After losing to Irishwoman Taylor, which effectively ended her amateur career, Jonas gave birth to daughter Mela in 2015 and turned professional two years later.
Taylor, who went on to win gold in 2012, entered the paid ranks a year earlier than Jonas and is one of women’s boxing’s biggest stars as a two-weight world champion.
But the professional game has been a hard slog for Jonas, who has had to recover from a stoppage defeat two years ago to challenge Harper.
“It was a long road, I got into the sport to be the best, and I haven’t proved myself at times when I need to, but this time I will,” Jonas said.
In contrast, Harper has travelled quickly to the top.

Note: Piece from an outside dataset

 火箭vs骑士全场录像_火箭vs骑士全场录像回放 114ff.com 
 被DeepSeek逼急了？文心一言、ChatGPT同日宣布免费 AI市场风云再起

Harper won the title in just her 10th professional fight with a unanimous points decision to end Eva Wahlstrom’s five-year reign in February.
It was not so long ago that Harper, from Doncaster, was working in a fish and chip shop after giving up boxing aged 16.
“Natasha is well schooled, I think she’s strongest when you allow her to set the pace so I’m going to do my best to set the pace and make it my fight,” Harper said at a news conference.
“It [victory] will open 100 more doors. I want to fight the other champions at super featherweight, I want unification fights. Every day I have to pinch myself, it’s like I have come out of nowhere. I’ve come from working in a chip shop and now here I am boxing on the bigger stage in boxing. It’s gone a lot quicker than we all thought. I’m on too much of a good roll at the moment.”
A future rematch with Taylor, the undisputed world lightweight champion, would be a dream come true for Jonas.
Taylor (15-0, 6 KOs), 34, puts her four belts on the line against Belgium’s Delfine Persoon at the same temporary venue on Aug. 22.
As well as a rival, Taylor is also an inspiration and trailblazer for Jonas and Harper.
“It’s a great time to be in women’s boxing at the moment, and it’s led by Katie especially on this side of the Atlantic,” Jonas said.
“Women’s boxing needs these nights, the big nights, the domestic rivalries. Anything is possible in women’s boxing and one win puts me back in the mix with anyone. We’re lucky enough to have likes of Taylor and Cecilia Braekhus within reach and with the same promoter.”
Hearn has said it is easier to make bigger match-ups in women’s boxing.
“People like Katie Taylor have pushed the boundaries but without people like Natasha Jonas, Terri Harper, then there’s nothing to follow those doors being opened,” Hearn added.
“This is a major moment because this is a big domestic fight. There isn’t the parity with but we have come a long way with world title fights and what people are earning at the top end. When people can see a future it is better for the sport.
“It’s also easier for me to plan fights. I’m looking at if Natasha wins there is a unification fight with Ewa Brodnicka, or a big fight in America with Mikaela Mayer. Chantelle Cameron is fighting for a world title and if she wins she can fight the winner of Taylor-Persoon. You could do Savannah Marshall against Claressa Shields. These aren’t pipe dreams. In men’s boxing some things never materialize.”